The Curtain Trail EuroVelo 13
this long-distance cycling route is 10,400 km long and connects the Barents and the Black Sea along the line of the former Iron Curtain
the Slovak section is 90 km long
it enters Slovak territory via the Austrian village of Hohenau in Moravský Svätý Ján and continues along the villages of Závod, Malé Leváre, Gajary, Suchohrad, Záhorská Ves and Vysoká pri Morave and further to Bratislava via Devínska Nová Ves and Devín. In Petržalka it leaves Slovakia and continues along the Austrian-Hungarian border
the advantage of the Slovak section is that there was a large network of asphalt pavements used by the Border Guard in the border zone. So nearly the complete Slovak stretch conveniently avoids roads with traffic
The fence is approximately located in the original site, even though the first lower fence used to be on the opposite edge of the asphalt road and the distance between the fences was greater. They had to adjust the replica to the free space and the vicinity of the cycling route.
Even these few metres of barbed-wire fence and the Slovak-English-German information table with historical photographs are enough to evoke the idea of how it once looked on the Slovak-Austrian border.
Iron Curtain
After WWII, the Iron Curtain divided Europe into a sphere of Soviet influence and a sphere of influence of the democratic powers of the United States, Great Britain and France. It ran across the continent from the Baltic Sea down to the Adriatic. Its Czechoslovak section was 920 km long, of which the Slovak section measured 106 km.
The physical Iron Curtain at the Slovak-Austrian border began to grow shortly after the coup of February 25, 1948. While the communist powers presented it as a defence against the military threat from the West, its role was to prevent the free movement of people, especially their emigration to the West. Its form and intense security changed over the years.

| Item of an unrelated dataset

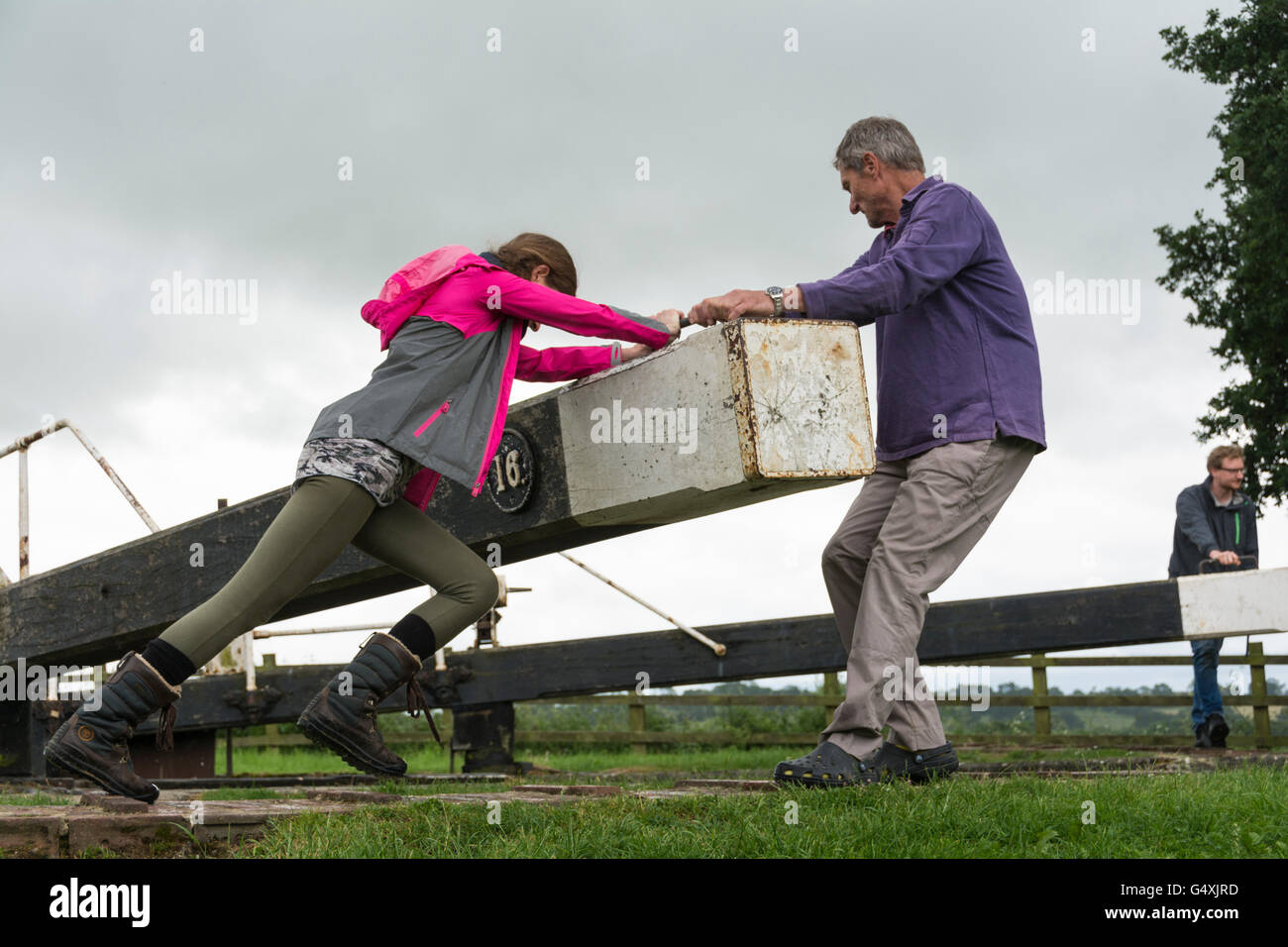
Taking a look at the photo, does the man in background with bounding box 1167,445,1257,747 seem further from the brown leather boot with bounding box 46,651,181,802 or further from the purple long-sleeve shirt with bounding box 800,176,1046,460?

“The first wire barriers were built in 1949 on the so-called Bratislava beachhead, which was the dry border with Austria [the Slovak-Austrian border also includes the middle of the Danube and this part is called the wet border],” said historian Ľubomír Morbacher, who when working for the Nation's Memory Institute, participated in building a model of the Iron Curtain in Devínská Nová Ves, part of Bratislava.
Construction of high observation towers followed.